Maxwell turning down Cats, Hair, and Tommy
- Are we supposed to think he's an idiot for turning down Hair, Tommy, and Cats. First off, if you'd never heard of it and didn't know what a big deal it would be would you produce Cats? No, no you wouldn't. Also, Hair has a song titled Sodomy. Yeah I think Maxwell's first glance reaction of it being a dog was accurate. And as for Tommy... it involves a religion that uses pinball for worship. At first glances all three sound stupid but they were big hits... and how would Maxwell know that? Also, timeline issues. Hair was put on in the late sixties, Tommy in the seventies, and Cats in the eighties.

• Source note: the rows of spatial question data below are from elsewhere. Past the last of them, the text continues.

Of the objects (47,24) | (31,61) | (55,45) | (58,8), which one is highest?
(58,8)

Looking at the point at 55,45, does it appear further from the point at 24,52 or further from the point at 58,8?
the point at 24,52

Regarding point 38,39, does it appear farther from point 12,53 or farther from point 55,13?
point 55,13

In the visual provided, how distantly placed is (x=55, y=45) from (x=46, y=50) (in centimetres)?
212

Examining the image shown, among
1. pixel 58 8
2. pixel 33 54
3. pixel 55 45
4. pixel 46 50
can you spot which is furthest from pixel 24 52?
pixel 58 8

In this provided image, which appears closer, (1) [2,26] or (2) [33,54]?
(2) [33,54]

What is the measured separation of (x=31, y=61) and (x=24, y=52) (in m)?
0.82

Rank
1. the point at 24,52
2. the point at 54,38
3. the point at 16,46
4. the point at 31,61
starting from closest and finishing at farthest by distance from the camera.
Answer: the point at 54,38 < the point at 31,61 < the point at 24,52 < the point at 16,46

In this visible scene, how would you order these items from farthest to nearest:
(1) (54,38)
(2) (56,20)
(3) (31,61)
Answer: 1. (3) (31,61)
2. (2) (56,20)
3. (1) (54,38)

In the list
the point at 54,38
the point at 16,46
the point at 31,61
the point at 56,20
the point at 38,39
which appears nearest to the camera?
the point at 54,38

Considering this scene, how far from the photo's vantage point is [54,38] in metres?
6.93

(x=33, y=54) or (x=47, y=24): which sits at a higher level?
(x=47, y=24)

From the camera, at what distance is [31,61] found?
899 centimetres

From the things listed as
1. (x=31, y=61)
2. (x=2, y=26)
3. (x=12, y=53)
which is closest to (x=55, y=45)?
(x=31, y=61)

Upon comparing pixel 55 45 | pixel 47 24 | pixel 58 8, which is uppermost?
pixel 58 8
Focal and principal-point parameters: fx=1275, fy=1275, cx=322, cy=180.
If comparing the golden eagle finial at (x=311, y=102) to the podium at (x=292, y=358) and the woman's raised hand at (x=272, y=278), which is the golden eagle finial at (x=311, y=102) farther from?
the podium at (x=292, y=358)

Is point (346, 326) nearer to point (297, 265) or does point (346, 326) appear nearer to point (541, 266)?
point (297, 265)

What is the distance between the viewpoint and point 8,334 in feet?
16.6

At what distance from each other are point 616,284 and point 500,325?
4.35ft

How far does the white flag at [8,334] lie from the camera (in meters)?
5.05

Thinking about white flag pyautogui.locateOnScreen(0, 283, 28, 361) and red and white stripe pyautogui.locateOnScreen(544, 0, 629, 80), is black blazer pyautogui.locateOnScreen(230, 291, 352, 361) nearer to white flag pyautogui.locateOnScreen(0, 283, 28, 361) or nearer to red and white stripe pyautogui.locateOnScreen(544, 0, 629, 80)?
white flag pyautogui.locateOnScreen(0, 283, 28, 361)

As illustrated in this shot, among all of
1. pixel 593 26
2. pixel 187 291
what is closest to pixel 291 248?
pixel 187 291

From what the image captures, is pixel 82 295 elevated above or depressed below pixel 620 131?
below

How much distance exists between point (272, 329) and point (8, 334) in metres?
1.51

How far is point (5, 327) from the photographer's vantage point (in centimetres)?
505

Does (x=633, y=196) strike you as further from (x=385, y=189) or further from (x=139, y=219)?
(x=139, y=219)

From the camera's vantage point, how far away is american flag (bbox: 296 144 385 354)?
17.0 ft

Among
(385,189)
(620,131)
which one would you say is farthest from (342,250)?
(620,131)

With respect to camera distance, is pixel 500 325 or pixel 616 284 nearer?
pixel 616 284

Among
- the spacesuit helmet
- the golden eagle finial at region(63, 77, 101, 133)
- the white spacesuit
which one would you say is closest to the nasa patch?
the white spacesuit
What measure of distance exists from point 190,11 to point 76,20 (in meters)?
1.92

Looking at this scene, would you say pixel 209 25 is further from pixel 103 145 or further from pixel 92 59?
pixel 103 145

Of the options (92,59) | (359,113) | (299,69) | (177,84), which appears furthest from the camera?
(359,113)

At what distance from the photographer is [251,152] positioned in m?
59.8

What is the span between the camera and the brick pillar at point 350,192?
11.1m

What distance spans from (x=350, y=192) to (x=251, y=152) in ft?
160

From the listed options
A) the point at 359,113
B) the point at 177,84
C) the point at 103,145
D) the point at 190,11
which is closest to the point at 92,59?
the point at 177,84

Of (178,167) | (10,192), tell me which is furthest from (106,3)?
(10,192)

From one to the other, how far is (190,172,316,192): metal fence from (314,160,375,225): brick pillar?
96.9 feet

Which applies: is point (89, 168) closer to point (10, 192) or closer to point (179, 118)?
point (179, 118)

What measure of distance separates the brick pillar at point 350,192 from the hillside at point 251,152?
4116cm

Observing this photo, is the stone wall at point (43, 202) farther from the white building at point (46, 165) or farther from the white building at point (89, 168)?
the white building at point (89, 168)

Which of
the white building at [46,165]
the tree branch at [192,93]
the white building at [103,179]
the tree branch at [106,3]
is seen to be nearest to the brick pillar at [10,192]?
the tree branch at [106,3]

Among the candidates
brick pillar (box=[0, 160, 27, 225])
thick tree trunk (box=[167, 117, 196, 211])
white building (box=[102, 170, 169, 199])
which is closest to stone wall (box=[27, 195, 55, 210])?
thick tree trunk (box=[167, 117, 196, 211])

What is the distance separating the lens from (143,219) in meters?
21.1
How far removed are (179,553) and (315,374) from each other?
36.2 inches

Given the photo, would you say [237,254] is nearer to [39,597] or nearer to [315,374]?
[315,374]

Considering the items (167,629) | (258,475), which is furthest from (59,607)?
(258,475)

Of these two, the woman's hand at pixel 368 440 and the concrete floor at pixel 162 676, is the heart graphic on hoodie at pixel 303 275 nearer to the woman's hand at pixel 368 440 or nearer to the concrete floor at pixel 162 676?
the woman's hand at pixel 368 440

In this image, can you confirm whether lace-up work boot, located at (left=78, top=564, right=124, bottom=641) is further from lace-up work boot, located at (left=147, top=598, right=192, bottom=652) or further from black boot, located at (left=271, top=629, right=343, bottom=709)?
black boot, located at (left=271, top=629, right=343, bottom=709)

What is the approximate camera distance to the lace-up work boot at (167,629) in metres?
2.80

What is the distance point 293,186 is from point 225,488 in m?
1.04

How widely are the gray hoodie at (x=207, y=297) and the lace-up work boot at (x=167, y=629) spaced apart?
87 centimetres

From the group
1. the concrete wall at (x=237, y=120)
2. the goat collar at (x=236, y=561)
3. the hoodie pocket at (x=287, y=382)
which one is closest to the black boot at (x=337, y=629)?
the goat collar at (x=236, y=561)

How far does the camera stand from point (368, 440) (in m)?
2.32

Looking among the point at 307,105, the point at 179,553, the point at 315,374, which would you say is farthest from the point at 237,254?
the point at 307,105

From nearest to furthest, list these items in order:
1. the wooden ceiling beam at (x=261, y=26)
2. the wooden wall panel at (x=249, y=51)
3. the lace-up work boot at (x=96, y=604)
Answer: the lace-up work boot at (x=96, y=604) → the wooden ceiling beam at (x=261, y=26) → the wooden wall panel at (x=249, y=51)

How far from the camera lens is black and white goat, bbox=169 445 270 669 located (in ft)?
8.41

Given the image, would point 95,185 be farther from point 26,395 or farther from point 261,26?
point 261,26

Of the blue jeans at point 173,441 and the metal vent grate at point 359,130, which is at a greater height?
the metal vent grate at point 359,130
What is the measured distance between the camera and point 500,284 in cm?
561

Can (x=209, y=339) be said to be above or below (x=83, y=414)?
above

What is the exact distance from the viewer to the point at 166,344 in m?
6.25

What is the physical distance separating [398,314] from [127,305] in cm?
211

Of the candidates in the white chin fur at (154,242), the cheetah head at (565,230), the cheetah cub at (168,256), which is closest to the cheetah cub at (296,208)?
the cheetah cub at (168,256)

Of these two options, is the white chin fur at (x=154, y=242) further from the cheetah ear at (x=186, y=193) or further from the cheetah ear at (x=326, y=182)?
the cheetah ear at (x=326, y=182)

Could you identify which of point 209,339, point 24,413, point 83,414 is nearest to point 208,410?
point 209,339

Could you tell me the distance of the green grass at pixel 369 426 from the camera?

So how old is Maxwell and how long has he been doing this?
- Tommy didn't actually make it as a Broadway musical until 1994; it's conceivable that he passed on it because the movie version is notoriously awkwardly regarded even by people who enjoy the original album and its concert stagings. Cats was first produced in 1981; if he's in his 40s or so (his hair's starting to gray, it's plausible), he could have been in the business ten to fifteen years before the show's timeline with no trouble at all. As for Hair, I can only assume it was referring to a revival- and there was, in fact, a nationally touring revival in the US in 1994. Considering Hair is such a product of the 60s, and the 90s were more nostalgic for the 70s, it's possible that he didn't want to get attached to what he saw as a dated, sure-fail rehash- and then instead the tour sparked new interest in the musical.
- What's really puzzling is his constant rivalry with Andrew Lloyd Webber, who at the time was mainly a composer who needed producers himself to get his musicals put on (though he was so successful that there wasn't too much of a gambit going on). To the best of my knowledge, Lloyd Webber wasn't in the producing game (except for concept albums of his own shows) until he funded the A.R. Rahman musical Bombay Dreams in the 2000s.
- Hindsight is 20/20. This applies not only to people claiming that they would have known what to do in just such a situation, but to thinking other people are idiots for not doing exactly that. (See: every single other Headscratchers page on the entire flipping wiki.) Max's justifications for not taking it are exactly the same as yours: he thought they sounded stupid at the time and who could have known they'd be huge hits. The reason we're supposed to laugh at this is the same reason he's been around long enough to pass on all those shows and why he has a rivalry with an extremely well-known Broadway creator and not some producer that 99.9% of the world has never heard of: it's a comedy show, not a documentary about Broadway.